In USGS-R/intersectr: Spatiotemporal Intersections

r knitr::opts_chunk$set( collapse = TRUE, comment = "#>", fig.width=6, fig.height=4 ) options(scipen = 9999) library(magrittr) library(intersectr)

This is a complete demo showing a workflow implemented with intersectr compared to the same workflow implemented with geoknife. This both demonstrates intersectr and shows that we get the same answers as the well-vetted Geo Data Portal, as used by geoknife.

One of the primary goals of the package is to intersect gridded time series data with polygon geometries. For example, and as shown below, we can get time-series of area-weighed average monthly precipitation for counties in North Carolina from the PRISM source dataset that has a 4km - monthly resolution.

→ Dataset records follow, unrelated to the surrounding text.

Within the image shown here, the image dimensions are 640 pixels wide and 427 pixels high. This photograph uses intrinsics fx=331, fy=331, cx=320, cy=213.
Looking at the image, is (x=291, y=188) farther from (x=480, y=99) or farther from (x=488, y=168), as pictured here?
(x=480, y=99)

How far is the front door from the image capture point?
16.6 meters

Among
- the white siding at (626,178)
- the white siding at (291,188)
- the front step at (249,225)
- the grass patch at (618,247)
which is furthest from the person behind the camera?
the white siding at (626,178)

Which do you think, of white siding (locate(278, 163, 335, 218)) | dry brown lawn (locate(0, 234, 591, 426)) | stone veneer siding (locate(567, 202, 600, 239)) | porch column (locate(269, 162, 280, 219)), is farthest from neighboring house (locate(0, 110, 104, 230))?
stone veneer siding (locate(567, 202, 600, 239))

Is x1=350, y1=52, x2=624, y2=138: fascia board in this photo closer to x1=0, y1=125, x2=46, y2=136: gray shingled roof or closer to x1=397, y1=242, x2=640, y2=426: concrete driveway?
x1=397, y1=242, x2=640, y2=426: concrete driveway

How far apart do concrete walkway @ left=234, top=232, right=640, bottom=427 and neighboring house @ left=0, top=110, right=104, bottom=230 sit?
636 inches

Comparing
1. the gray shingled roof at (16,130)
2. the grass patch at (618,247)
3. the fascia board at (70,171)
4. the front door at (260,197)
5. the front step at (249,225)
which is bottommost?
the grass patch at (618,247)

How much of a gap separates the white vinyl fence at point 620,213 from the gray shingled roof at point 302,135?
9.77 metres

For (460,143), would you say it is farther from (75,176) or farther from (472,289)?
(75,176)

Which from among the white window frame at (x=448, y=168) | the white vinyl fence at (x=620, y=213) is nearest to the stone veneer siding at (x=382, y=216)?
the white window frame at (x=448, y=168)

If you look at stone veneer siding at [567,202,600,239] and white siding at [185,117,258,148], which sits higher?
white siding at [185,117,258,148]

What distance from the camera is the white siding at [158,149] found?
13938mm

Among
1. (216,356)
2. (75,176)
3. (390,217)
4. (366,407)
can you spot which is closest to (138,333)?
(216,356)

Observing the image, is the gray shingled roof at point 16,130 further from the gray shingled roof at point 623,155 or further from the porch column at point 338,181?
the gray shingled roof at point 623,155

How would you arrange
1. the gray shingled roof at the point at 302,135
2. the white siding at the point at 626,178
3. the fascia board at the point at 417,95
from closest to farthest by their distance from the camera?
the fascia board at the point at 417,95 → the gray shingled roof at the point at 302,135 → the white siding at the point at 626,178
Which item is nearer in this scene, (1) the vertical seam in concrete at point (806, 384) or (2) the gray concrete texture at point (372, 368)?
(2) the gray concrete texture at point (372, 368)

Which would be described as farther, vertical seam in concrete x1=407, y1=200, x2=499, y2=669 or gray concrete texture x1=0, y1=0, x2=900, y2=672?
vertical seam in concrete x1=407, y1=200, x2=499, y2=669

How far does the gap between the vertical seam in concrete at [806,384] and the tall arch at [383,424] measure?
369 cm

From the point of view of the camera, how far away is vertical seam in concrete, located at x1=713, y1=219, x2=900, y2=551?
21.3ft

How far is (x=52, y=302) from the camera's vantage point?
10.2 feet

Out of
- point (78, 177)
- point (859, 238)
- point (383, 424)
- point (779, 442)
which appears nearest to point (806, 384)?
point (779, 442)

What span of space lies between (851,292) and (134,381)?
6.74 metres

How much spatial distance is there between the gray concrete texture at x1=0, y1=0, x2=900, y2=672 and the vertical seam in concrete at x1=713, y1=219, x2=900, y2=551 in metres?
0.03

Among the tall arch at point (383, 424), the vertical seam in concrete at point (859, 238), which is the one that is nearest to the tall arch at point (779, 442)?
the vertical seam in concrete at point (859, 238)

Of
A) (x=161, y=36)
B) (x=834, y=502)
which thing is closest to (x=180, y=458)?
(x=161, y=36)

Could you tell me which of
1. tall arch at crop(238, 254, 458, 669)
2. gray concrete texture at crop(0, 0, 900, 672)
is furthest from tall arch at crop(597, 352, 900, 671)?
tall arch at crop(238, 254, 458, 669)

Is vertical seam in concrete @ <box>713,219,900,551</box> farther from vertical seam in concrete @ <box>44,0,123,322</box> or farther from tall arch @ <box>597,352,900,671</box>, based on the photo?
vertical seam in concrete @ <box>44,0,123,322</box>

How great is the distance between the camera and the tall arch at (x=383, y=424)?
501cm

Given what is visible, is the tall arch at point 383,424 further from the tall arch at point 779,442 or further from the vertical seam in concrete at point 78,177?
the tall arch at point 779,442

The example here uses a dataset from a THREDDS/OPeNDAP data server. Local NetCDF files can also be used but may require special handling if files are broken up through time.

The ncmeta package provides most of the NetCDF metadata handling and will work for either remote OPeNDAP hosted data or local NetCDF data. Below, we get a list of variables and their coordinate variables that will be used later to construct cell geometry. r library(ncmeta) library(dplyr) library(RNetCDF) library(sf) nc_file <- "https://cida.usgs.gov/thredds/dodsC/prism_v2" (nc_coord_vars <- nc_coord_var(nc_file)) variable_name <- "ppt" nc_coord_vars <- filter(nc_coord_vars, variable == variable_name)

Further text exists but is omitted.